Abstract:
Single-cell technologies have recently expanded the possibilities for researchers to gain, at an unprecedented resolution level, knowledge about tissue composition, cell complexity, and heterogeneity. Moreover, the integration of data coming from different technologies and sources also offers, for the first time, the possibility to draw a holistic portrait of how cells behave to sustain tissue physiology during the human lifespan and disease. Here, we interrogated and integrated publicly available single-cell RNAseq data to advance the understanding of how macrophages, fibro/adipogenic progenitors, and other cell types establish gene regulatory networks and communicate with each other in the muscle tissue.

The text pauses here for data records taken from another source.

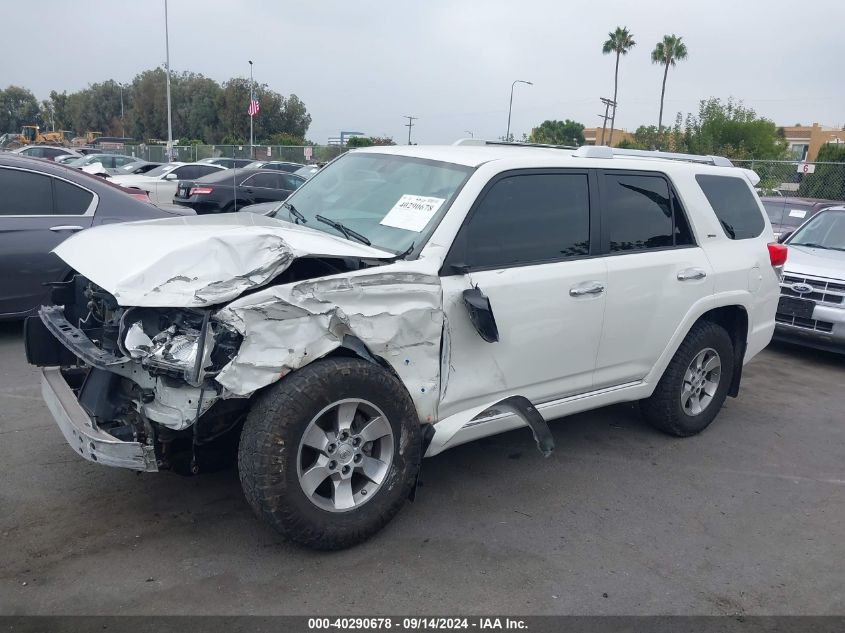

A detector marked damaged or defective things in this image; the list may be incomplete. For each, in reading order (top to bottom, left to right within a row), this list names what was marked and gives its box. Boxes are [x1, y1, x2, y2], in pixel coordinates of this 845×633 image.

damaged hood [53, 211, 396, 308]
front fender damage [214, 268, 446, 422]
crashed white suv [26, 142, 784, 548]
broken side mirror [464, 286, 498, 344]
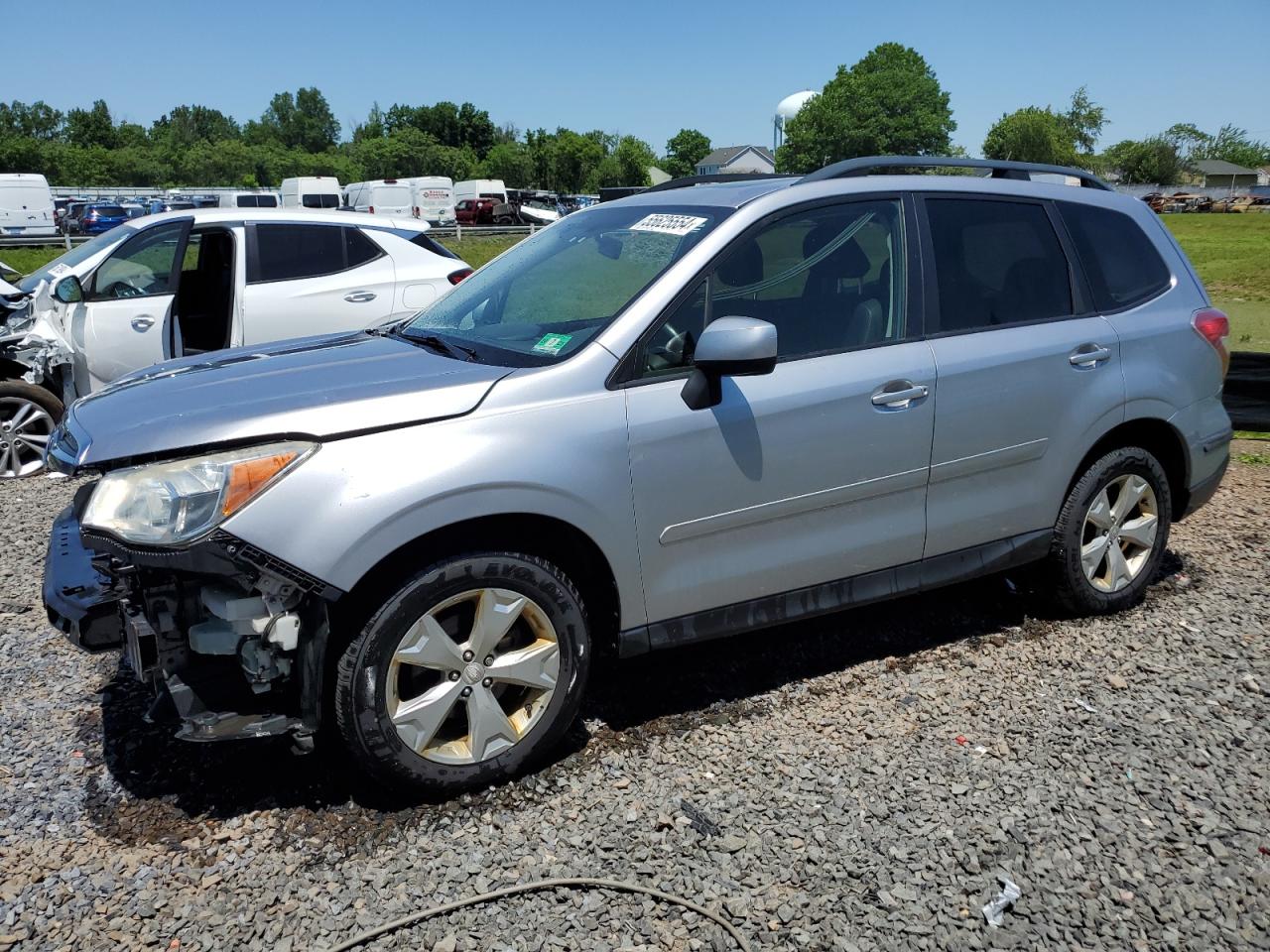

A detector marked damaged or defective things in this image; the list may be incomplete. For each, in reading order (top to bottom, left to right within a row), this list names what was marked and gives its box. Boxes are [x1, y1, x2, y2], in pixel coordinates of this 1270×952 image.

damaged hood [53, 333, 512, 470]
damaged silver suv [47, 158, 1230, 797]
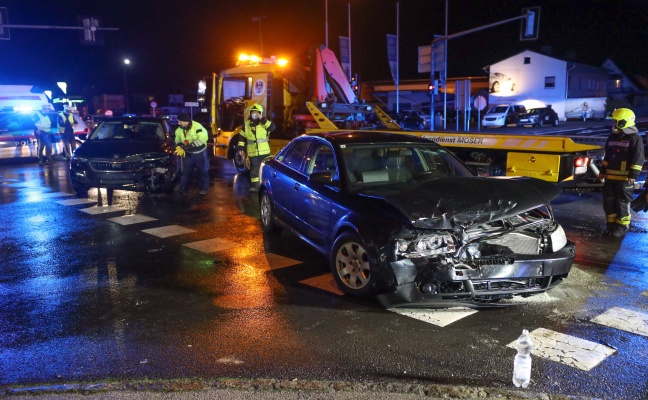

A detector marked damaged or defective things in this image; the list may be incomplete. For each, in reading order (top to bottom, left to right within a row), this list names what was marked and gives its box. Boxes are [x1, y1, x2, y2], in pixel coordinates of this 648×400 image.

crumpled hood [73, 141, 167, 159]
crumpled hood [362, 176, 560, 228]
broken headlight [394, 233, 456, 258]
damaged front end [380, 200, 576, 310]
silver car's damaged front [382, 205, 576, 304]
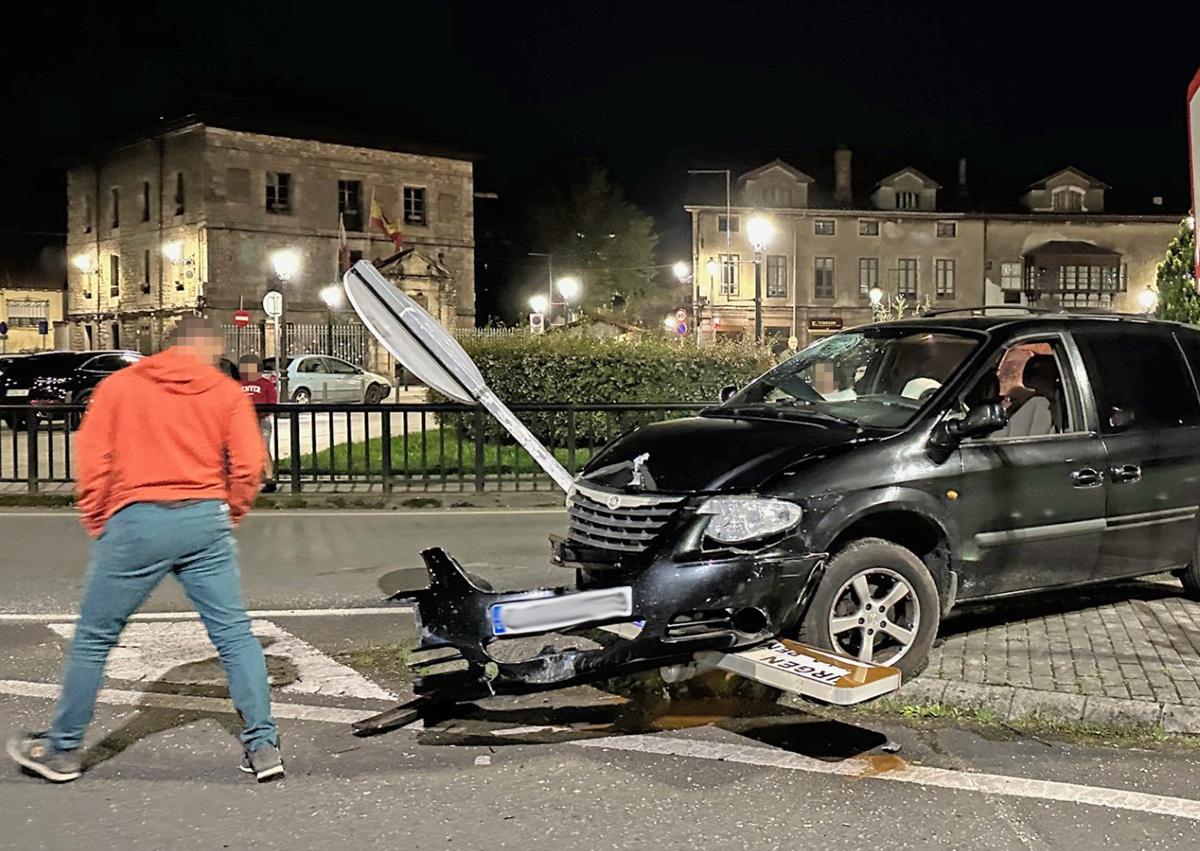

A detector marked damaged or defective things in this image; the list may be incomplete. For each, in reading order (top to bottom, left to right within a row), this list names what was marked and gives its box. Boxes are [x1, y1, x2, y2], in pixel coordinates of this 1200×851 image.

crumpled front bumper [394, 544, 824, 704]
damaged black minivan [556, 312, 1200, 680]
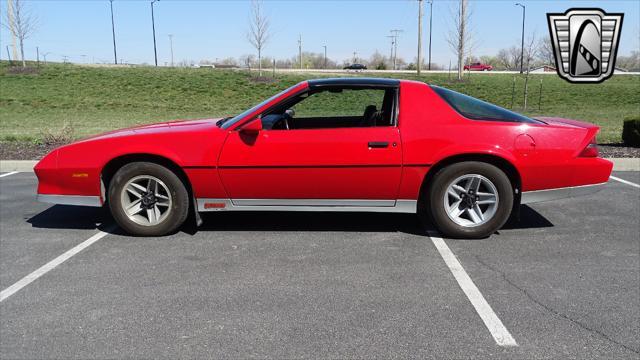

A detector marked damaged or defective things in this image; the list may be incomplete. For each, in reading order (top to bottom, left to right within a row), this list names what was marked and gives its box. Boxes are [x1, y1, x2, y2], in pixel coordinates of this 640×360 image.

pavement crack [472, 256, 636, 354]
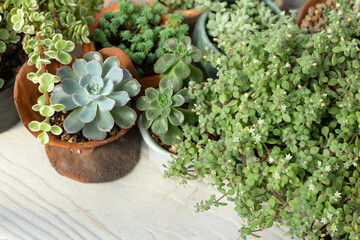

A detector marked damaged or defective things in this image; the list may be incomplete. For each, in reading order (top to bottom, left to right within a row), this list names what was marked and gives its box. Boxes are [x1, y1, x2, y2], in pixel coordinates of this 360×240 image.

broken terracotta pot [82, 2, 161, 89]
broken terracotta pot [14, 47, 143, 183]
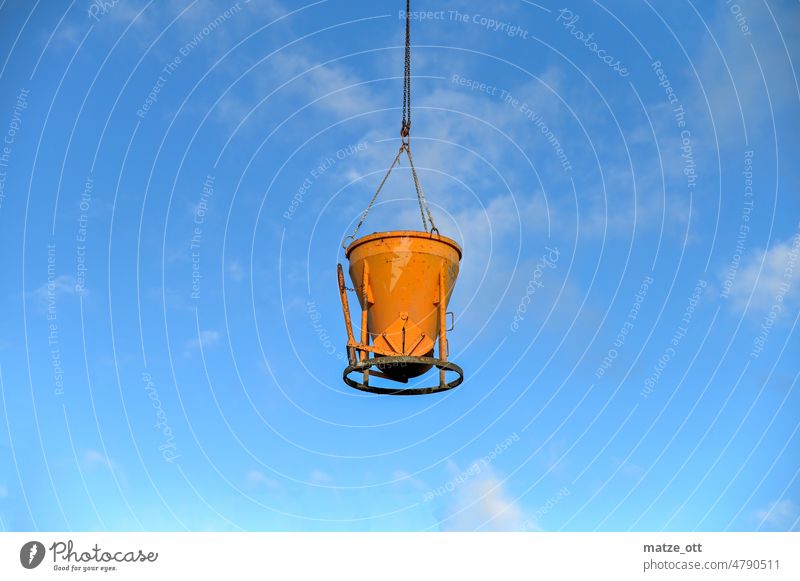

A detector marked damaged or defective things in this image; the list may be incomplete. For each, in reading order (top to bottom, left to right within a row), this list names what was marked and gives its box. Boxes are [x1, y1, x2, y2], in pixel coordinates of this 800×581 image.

rusted metal rim [344, 230, 462, 260]
rusted metal rim [342, 354, 466, 394]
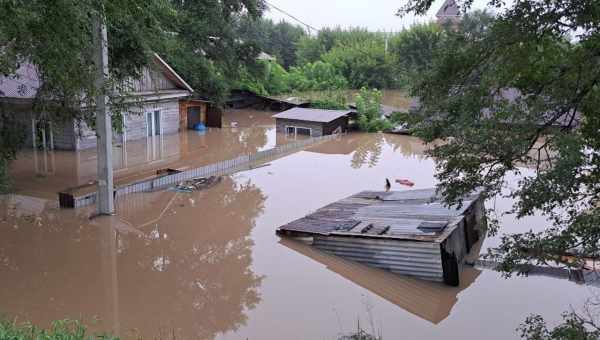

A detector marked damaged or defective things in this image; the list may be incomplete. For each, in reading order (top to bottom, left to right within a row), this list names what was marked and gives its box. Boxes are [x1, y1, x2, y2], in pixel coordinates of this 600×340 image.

damaged structure [278, 189, 488, 286]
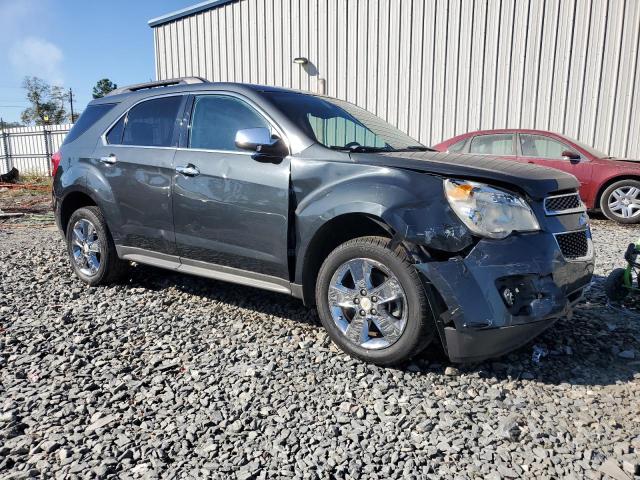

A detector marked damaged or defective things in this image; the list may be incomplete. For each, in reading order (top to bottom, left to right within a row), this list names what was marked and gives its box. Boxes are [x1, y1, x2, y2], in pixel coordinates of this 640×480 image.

damaged front bumper [416, 231, 596, 362]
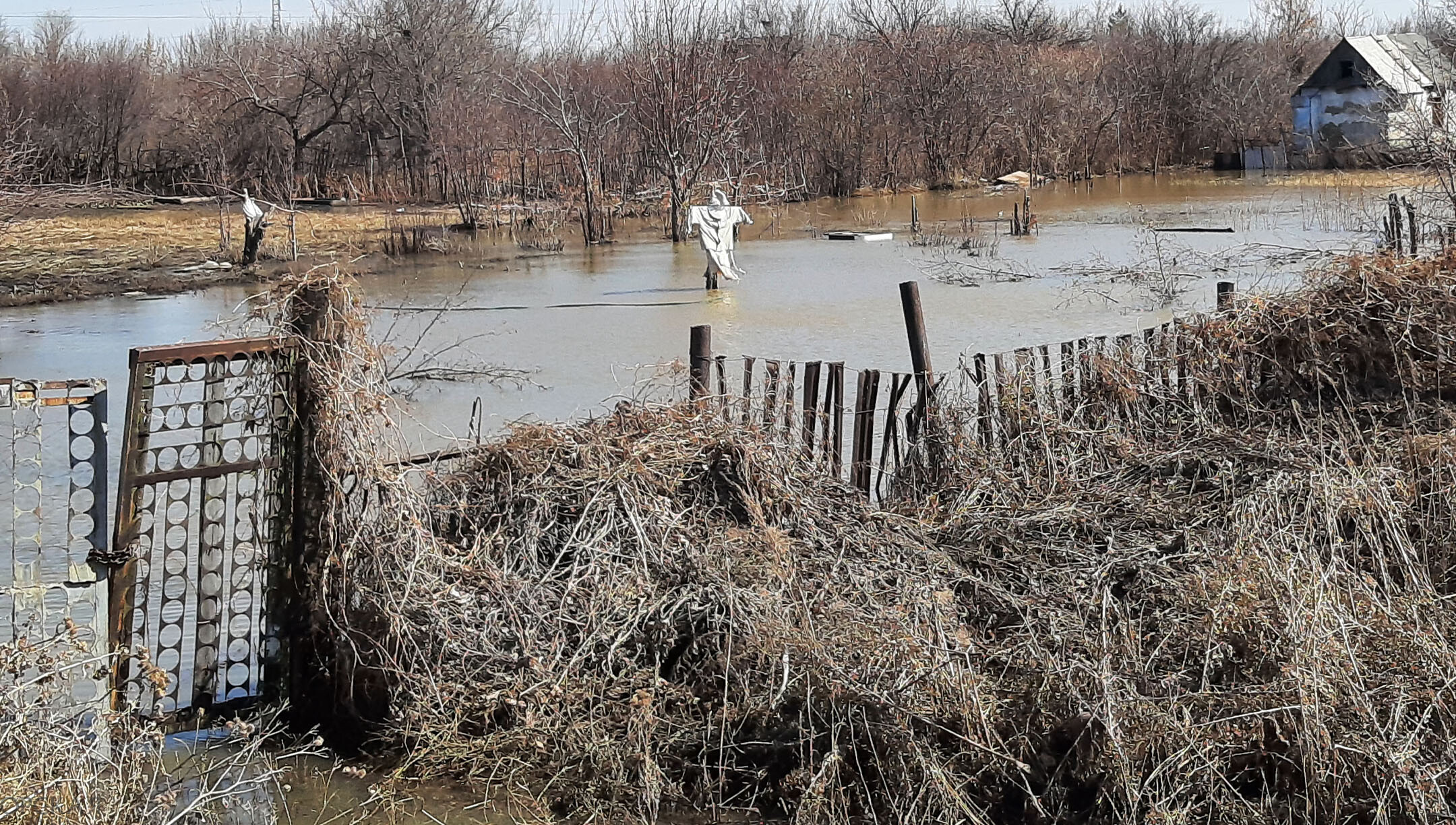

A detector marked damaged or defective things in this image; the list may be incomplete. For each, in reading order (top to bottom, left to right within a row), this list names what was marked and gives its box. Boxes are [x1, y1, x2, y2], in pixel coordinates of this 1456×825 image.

rusted pipe post [1211, 282, 1234, 311]
rusted pipe post [693, 323, 716, 401]
rusty metal post [693, 324, 716, 401]
rusted pipe post [897, 282, 932, 419]
rusty metal post [897, 282, 932, 419]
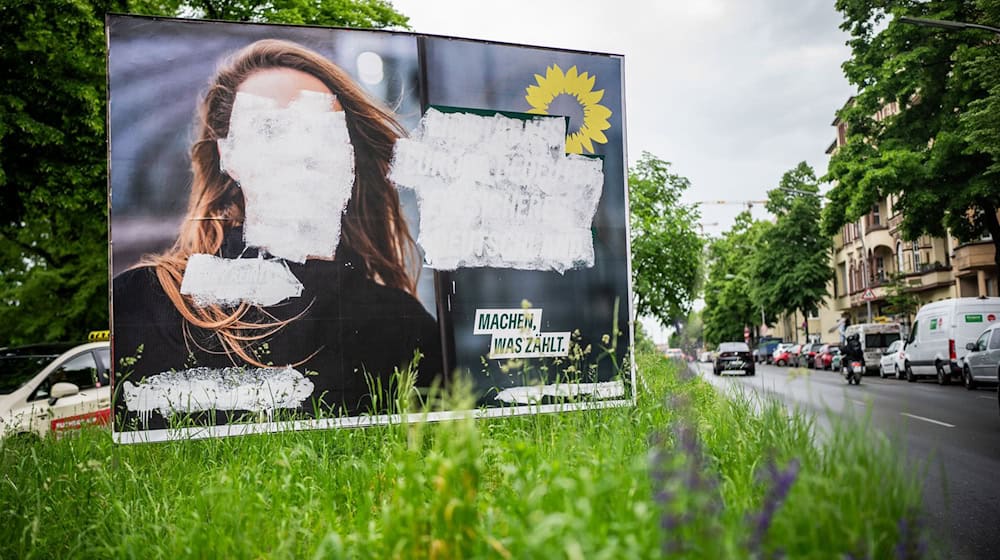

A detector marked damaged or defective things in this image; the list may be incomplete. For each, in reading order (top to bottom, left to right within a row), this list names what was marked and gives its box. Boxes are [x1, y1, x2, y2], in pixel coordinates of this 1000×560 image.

white paint damage [219, 90, 356, 264]
torn paper [388, 107, 600, 274]
white paint damage [390, 107, 604, 274]
white paint damage [180, 254, 302, 306]
white paint damage [123, 368, 314, 424]
white paint damage [494, 380, 624, 402]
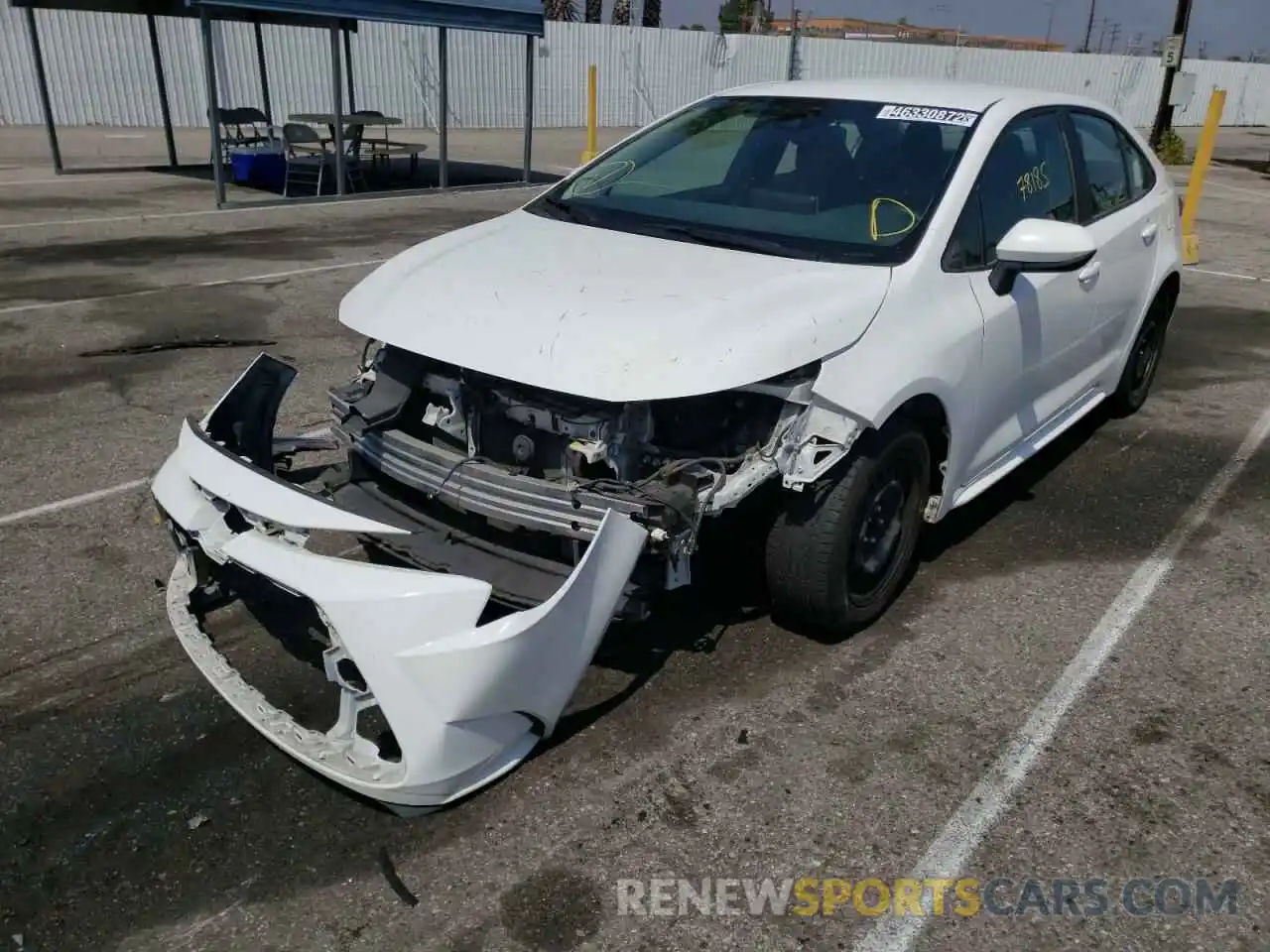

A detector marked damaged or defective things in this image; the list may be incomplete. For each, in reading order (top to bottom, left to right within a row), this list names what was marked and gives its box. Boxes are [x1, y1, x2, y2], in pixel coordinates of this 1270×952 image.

detached front bumper [153, 357, 650, 812]
damaged white car [151, 79, 1178, 812]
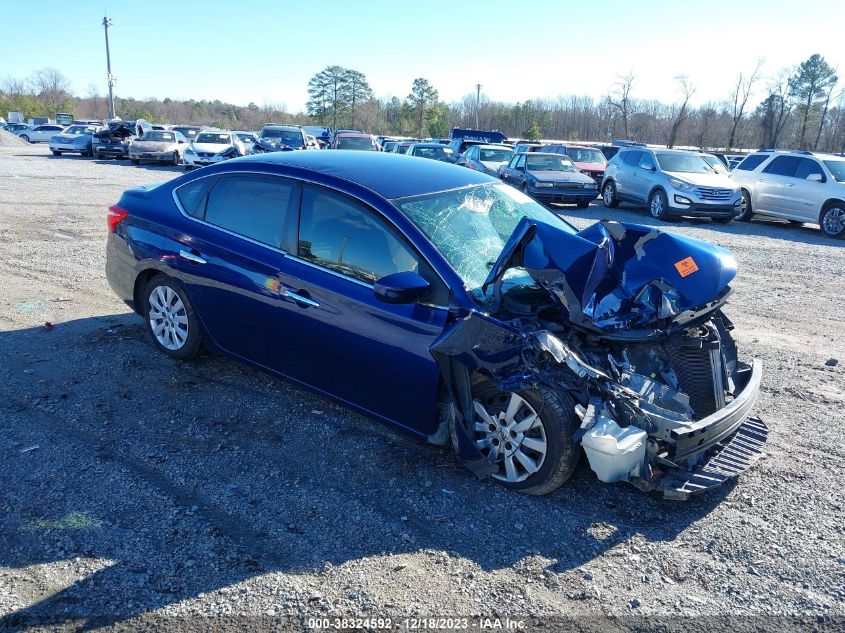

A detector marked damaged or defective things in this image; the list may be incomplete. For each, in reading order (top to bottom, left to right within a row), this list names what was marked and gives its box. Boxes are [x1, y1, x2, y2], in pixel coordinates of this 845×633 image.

shattered windshield [392, 181, 572, 292]
crumpled hood [484, 217, 736, 336]
crushed front end [436, 217, 764, 498]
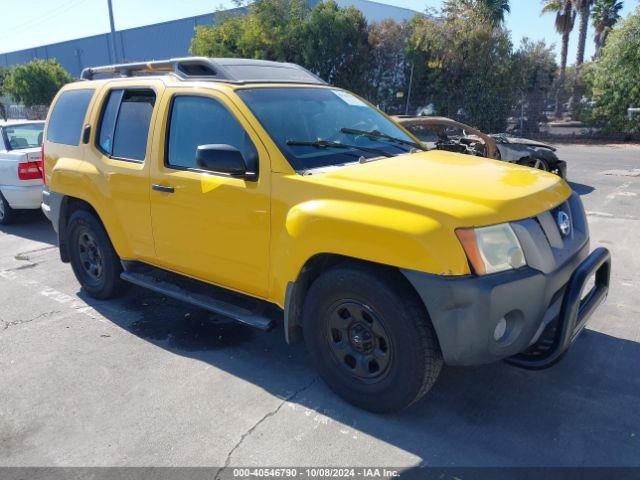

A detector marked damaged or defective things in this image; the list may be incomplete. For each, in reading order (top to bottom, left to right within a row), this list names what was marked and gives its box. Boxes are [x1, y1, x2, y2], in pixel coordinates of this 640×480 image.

We identified altered gene signatures and signaling pathways associated with the dystrophic condition, including an enhanced Spp1-Cd44 signaling in dystrophic macrophages. We shed light on the differences among dystrophic muscle aging, considering wild type, mdx, and more severe conditions as in the case of the mdx-2d model. Contextually, we provided details on existing communication relations between muscle niche cell populations, highlighting increased interactions and distinct signaling events that these cells stablish in the dystrophic microenvironment. We believe our findings can help scientists to formulate and test new hypotheses by moving towards a more complete understanding of muscle regeneration and immune system biology.
摘要:
单细胞技术最近扩大了研究人员获得的可能性,以前所未有的分辨率,有关组织组成的知识,细胞复杂性,和异质性。此外,来自不同技术和来源的数据的整合也提供了,第一次,在人类寿命和疾病期间,绘制细胞如何维持组织生理的整体肖像的可能性。这里,我们询问并整合了公开可用的单细胞RNAseq数据,以促进对巨噬细胞,纤维/脂肪原祖细胞,和其他细胞类型建立基因调控网络,并在肌肉组织中相互交流。我们确定了与营养不良状况相关的基因特征和信号通路的改变,包括在营养不良的巨噬细胞中增强的Spp1-Cd44信号传导。我们揭示了营养不良性肌肉衰老之间的差异,考虑到野生型,mdx,和更严格的条件,如MDX-2d模型。上下文中,我们提供了肌肉小生境细胞群之间现有交流关系的细节,强调这些细胞在营养不良微环境中稳定的相互作用增加和不同的信号事件。我们相信我们的发现可以帮助科学家通过对肌肉再生和免疫系统生物学的更完整的理解来制定和测试新的假设。